Government statistics released Wednesday showed that more than 220,000 people have been displaced by flooding as heavy rains hit the country — after three consecutive failed rainy seasons had left it in drought.
The area has seven dams used by a commercial farm, said Keffa Mageni, an official with an advocacy group that helps resettle displaced people. With the heavy seasonal rain, the dams do not have an outlet, he said.
Interior Cabinet Secretary Fred Matiang’i visited the scene and said the government had launched investigations to determine the stability of six other dams.
A multi-agency unit was formed to try and retrieve the bodies of the dead, as many people were reported missing.
Mary Kariuki, 36, said she was cooking for her three children when water smashed into her house.
“As we were talking while cooking, I heard the noise of water flowing and was initially happy that the rain was good for our crops. But just when I served, we found ourselves marooned by water,” she said.
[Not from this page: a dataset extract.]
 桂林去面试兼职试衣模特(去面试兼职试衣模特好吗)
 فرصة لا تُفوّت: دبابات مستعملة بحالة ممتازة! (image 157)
She grabbed her two children and ran across the road, only to realise that the other two had been left behind. They both died.
“It’s so painful. I have sacrificed to raise my kids, now look what has happened to them. I cannot take it anymore,” she said.
Peter Kamau was ferrying a passenger on his motorbike when he saw the water from the hill coming down so fast and sweeping away people and houses.
“I could not comprehend. I thought it was floods from the heavy rains. I ran for dear life leaving the motorbike behind. I went went back in the morning to look for it but couldn’t find it. All I found were bodies of people I knew very well,” Kamau, who stays in Kabazi village, said.
Kenya Power emergency response teams were also called in to disconnect electricity wires after several electricity poles fell, causing a black out.
Subukia MP Kinuthia Gachobe said he mobilised NYS servicemen from Subukia who began the search and rescue operation.
They were joined by search and rescue teams from Nakuru and Baringo counties, emergency workers, soldiers, police and volunteers to search for survivors, clear debris and restore power and telephone communications.
Residents feared that more bodies could have been trapped inside deep dreaded holes of fault lines.